In late August, the Financial Accounting Standards Board (FASB) issued updated standards to streamline the accounting for costs related to certain cloud computing services. While seemingly minor, the changes will give your organization more flexibility when it comes to investing in technology infrastructure.
If you are a nonprofit executive, a funder, or work in IT or finance, you should take note of these changes. Here’s what you need to know:
The Backstory
In April 2017, Independent Sector and TechSoup partnered through the Tech for Common Good initiative to submit recommendations to FASB, a nonprofit organization that establishes financial accounting and reporting standards for public, private, and nonprofit entities following Generally Accepted Accounting Principles. Before these recommendations, the rules around accounting for cloud computing services were complex and hard to understand. It was apparent to the working group that lack of clarity was one factor contributing to underinvestment in cloud computing. Having clearer rules around how to account for investment in preparing for and migrating to cloud services is key to nonprofit organizations’ ability to plan strategically.
The new standards allow nonprofits to pay for implementation costs associated with cloud computing across the expected life of the cloud computing arrangements (CCA), rather than posting a large operating expense in the year of implementation.

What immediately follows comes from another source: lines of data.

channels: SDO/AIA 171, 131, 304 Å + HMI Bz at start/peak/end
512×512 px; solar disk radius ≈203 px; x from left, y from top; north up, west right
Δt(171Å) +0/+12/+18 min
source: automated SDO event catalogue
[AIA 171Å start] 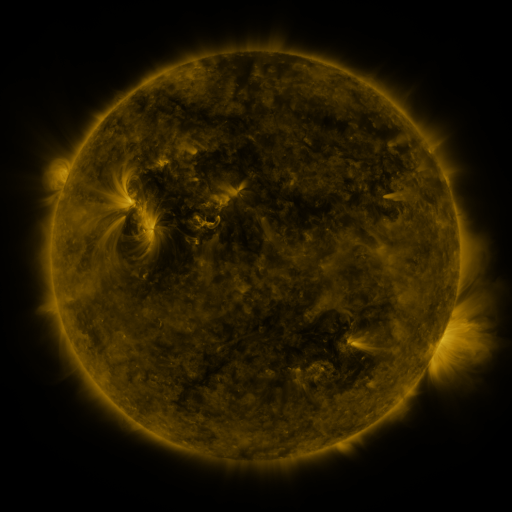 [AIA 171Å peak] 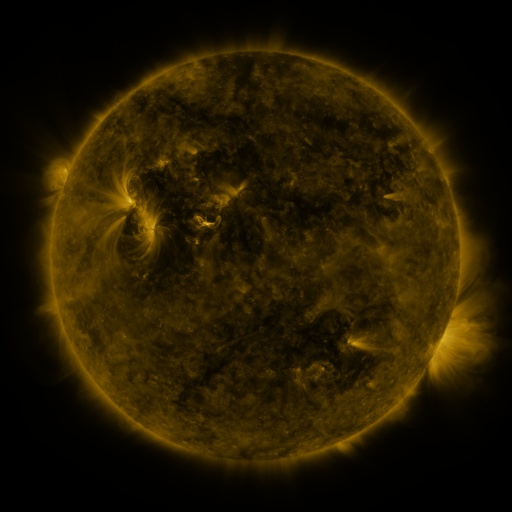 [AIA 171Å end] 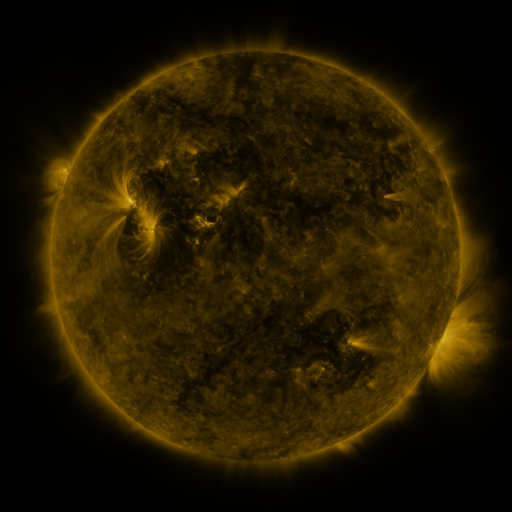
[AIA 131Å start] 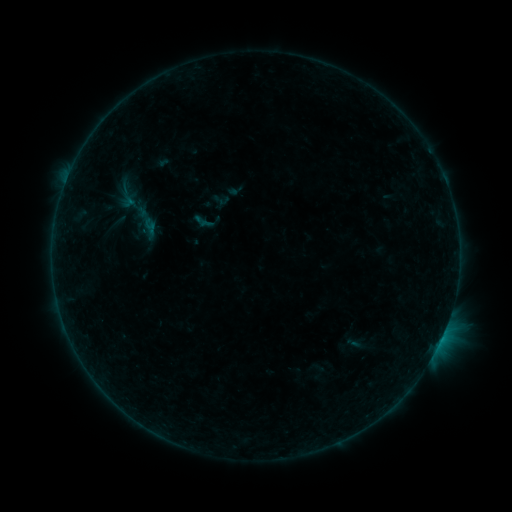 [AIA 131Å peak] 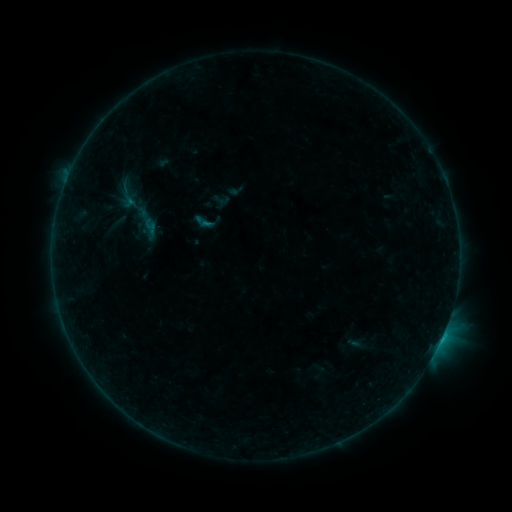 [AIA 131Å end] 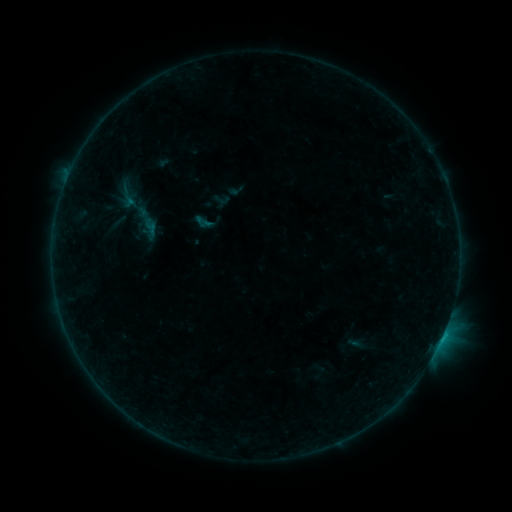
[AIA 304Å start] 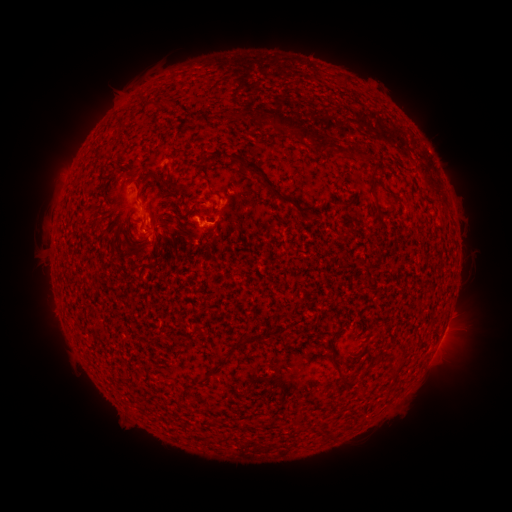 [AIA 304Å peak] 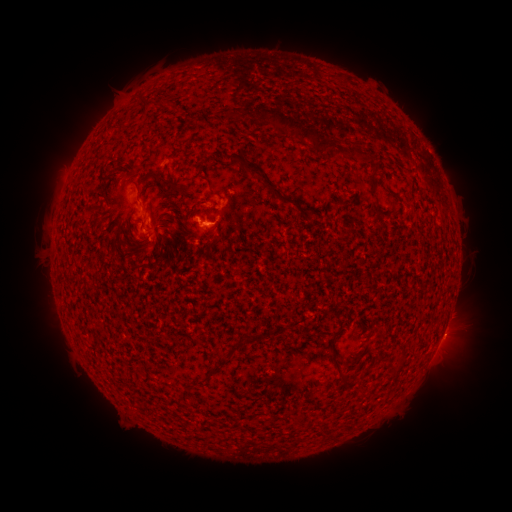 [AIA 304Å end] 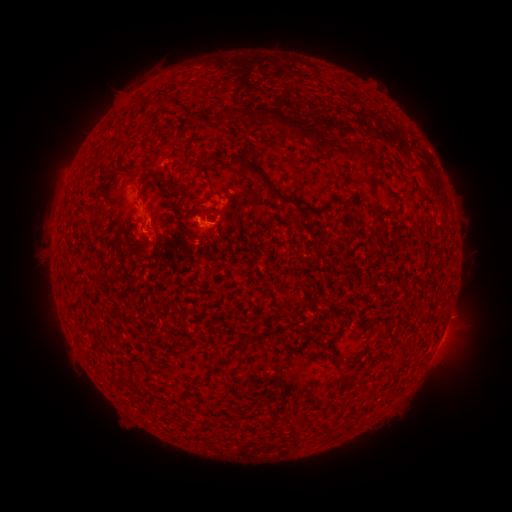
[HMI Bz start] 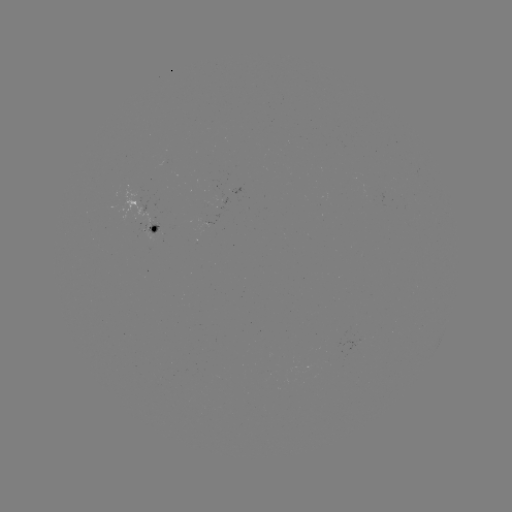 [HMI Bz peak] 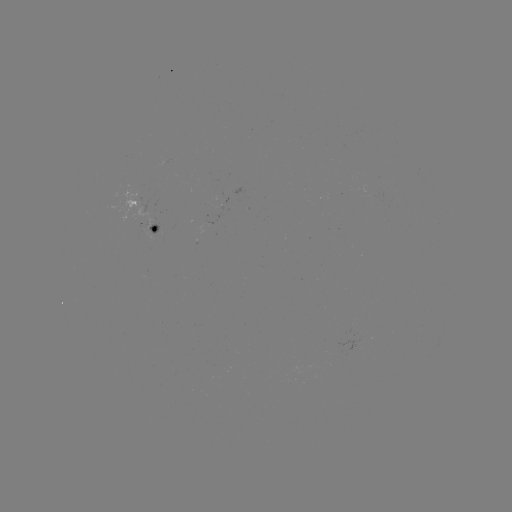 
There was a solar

What Nonprofit Executives and Accountants Need to Know
Most importantly, these updates mean that nonprofits are no longer required to post a large operating expense for the costs of moving to the cloud in the year incurred. Instead, what previously was a large single-year “overhead expense” can now be spread over a period of years.

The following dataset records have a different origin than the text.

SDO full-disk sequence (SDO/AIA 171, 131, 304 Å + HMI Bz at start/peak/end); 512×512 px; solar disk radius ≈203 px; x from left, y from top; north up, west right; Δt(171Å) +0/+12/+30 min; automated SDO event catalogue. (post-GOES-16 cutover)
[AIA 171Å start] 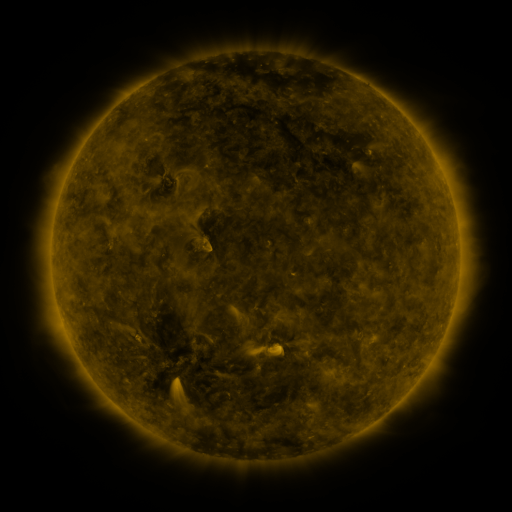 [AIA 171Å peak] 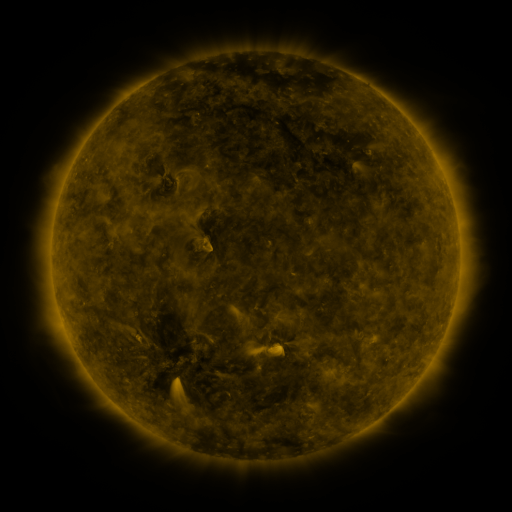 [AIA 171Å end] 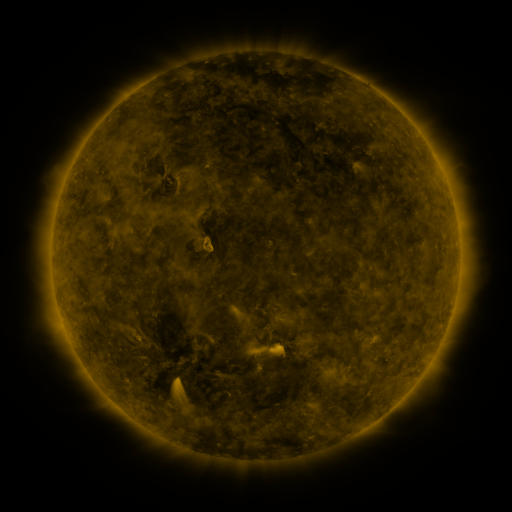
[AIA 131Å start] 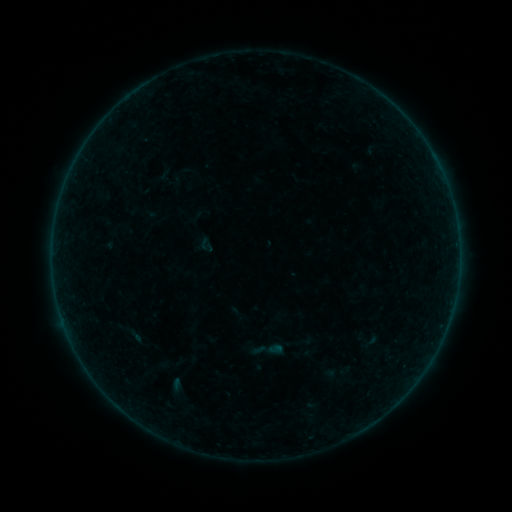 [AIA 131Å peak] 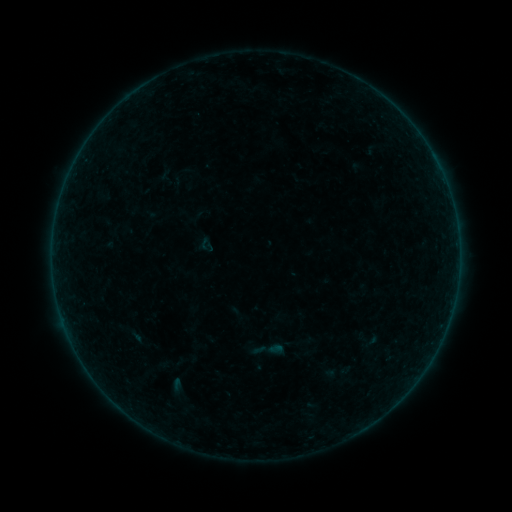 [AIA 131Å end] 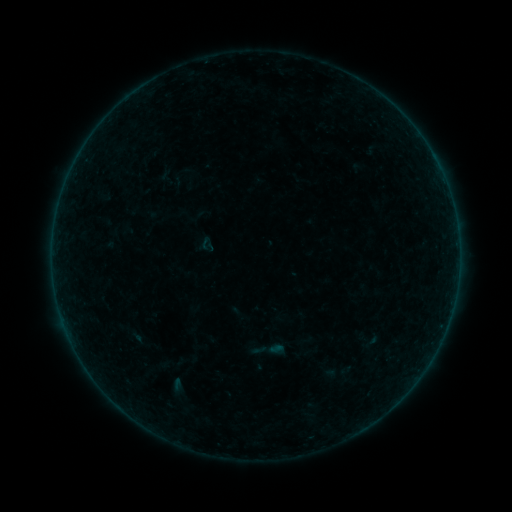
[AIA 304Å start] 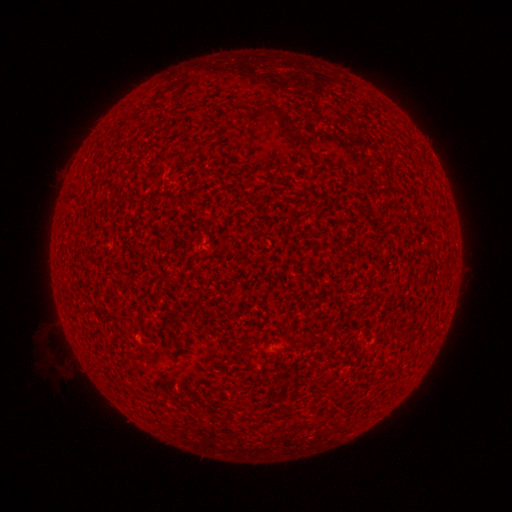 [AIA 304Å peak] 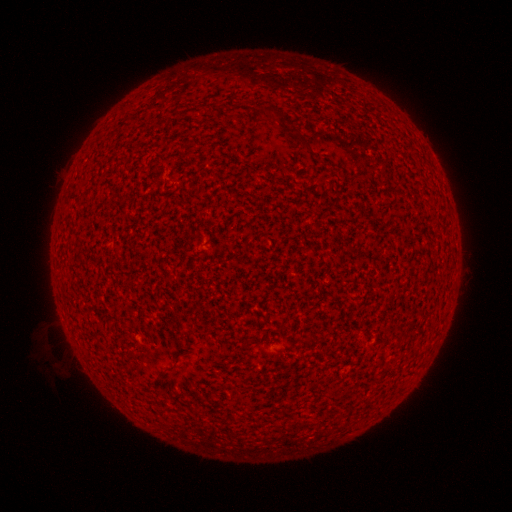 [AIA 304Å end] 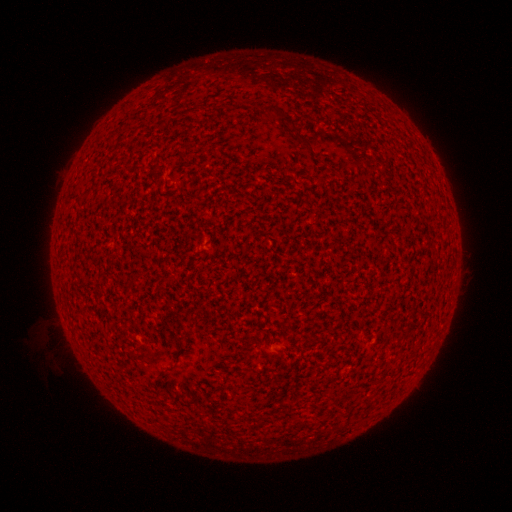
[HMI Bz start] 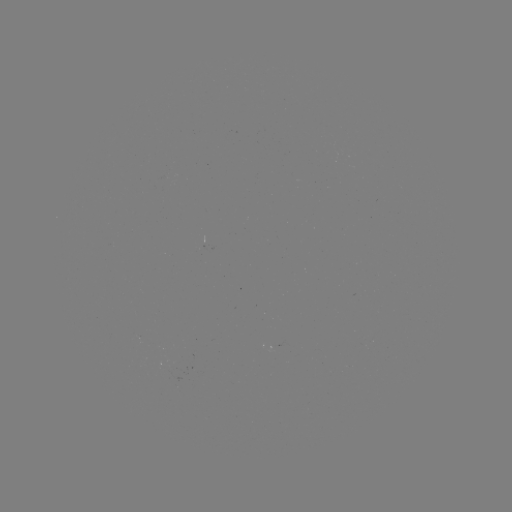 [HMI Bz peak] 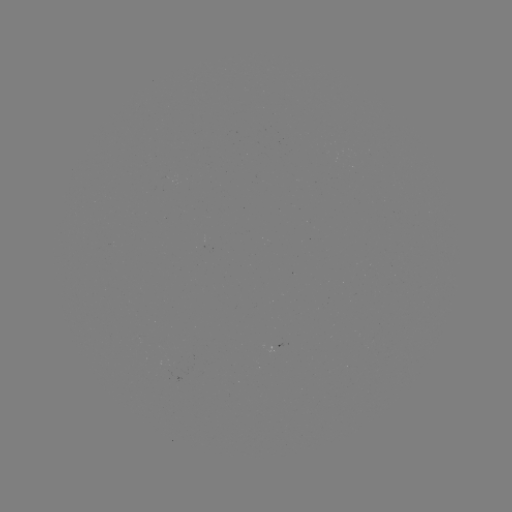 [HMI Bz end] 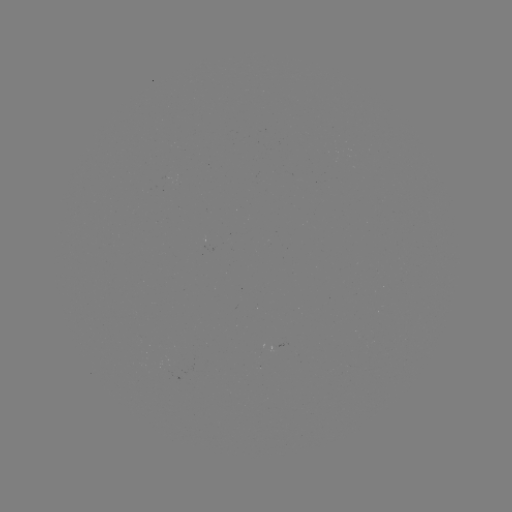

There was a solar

The often-large one-time implementation costs all counted as overhead expenses under the previous rules, which hindered technology adoption by nonprofits and caused organizations to under-invest in essential infrastructure. Although there is little evidence that higher overhead expenses negatively influence nonprofit operations or outcomes, foundations and individual donors sometimes apply rigid limits on overhead spending to grants and contributions or use subjective overhead ratios as a key ranking mechanism. Consequently, organizations were left to choose between investment in technology infrastructure or minimizing their annual overhead rate. And in instances where funders place strict overhead limits on the use of grant funds, nonprofits essentially had those decisions about technology strategy made for them.
Ultimately, the new standards provide more meaningful, consistent information to the users of nonprofit financial statements. The old standards made it difficult for users to fully understand nonprofits’ operations, because for some organizations large implementation costs appeared on income statements in a single year, whereas for other organizations the language in an agreement or technical differences in the delivery of a service (but not the organization’s use of a service) resulted in costs being allocated over a period of years. The new standards align all types of software, ensuring that the total costs are spread across the estimated life of the system.

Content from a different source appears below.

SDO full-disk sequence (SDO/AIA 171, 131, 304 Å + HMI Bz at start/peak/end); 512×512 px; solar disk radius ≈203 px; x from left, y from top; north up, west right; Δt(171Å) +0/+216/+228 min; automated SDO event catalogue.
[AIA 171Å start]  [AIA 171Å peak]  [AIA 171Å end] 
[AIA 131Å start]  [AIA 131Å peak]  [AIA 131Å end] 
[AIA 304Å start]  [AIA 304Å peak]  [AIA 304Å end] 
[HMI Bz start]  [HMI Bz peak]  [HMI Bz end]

What Nonprofit Professionals Need to Know
Understanding that the cost of eligible cloud computing arrangements can be spread over a longer period can help you make better tech decisions for your organization. Now is the time for your leadership, finance, and IT teams to work closely together to determine how this change might impact spending (including expenses already incurred), budgeting, and even the way you apply for grant funding. This is a great opportunity to align investments in technology with strategic objectives, and to “think big” without fear of blowing up your balance sheet. It’s also a great opportunity to actively engage funders about strategically building out your technology infrastructure.
What Funders Need to Know
Technology is an increasingly important part of how the social sector delivers impact, and organizations without requisite capacity can simply be inefficient, or in the worst cases, put donors, funders, and communities at risk. Accordingly, it was the view of the Tech for Common Good collaborators that from an accounting standpoint it makes sense to treat organizational investment in technology in a manner consistent with its strategic importance. The updated rules give organizations much greater freedom to spend on tech. Just as important, funders are not disincentivized from supporting tech projects in the first place. A good tech strategy enables organizations to focus more of their staff time on executing against mission, and funders should be actively encouraging grantees to leverage technology and data to maximize their programmatic work and overall operations.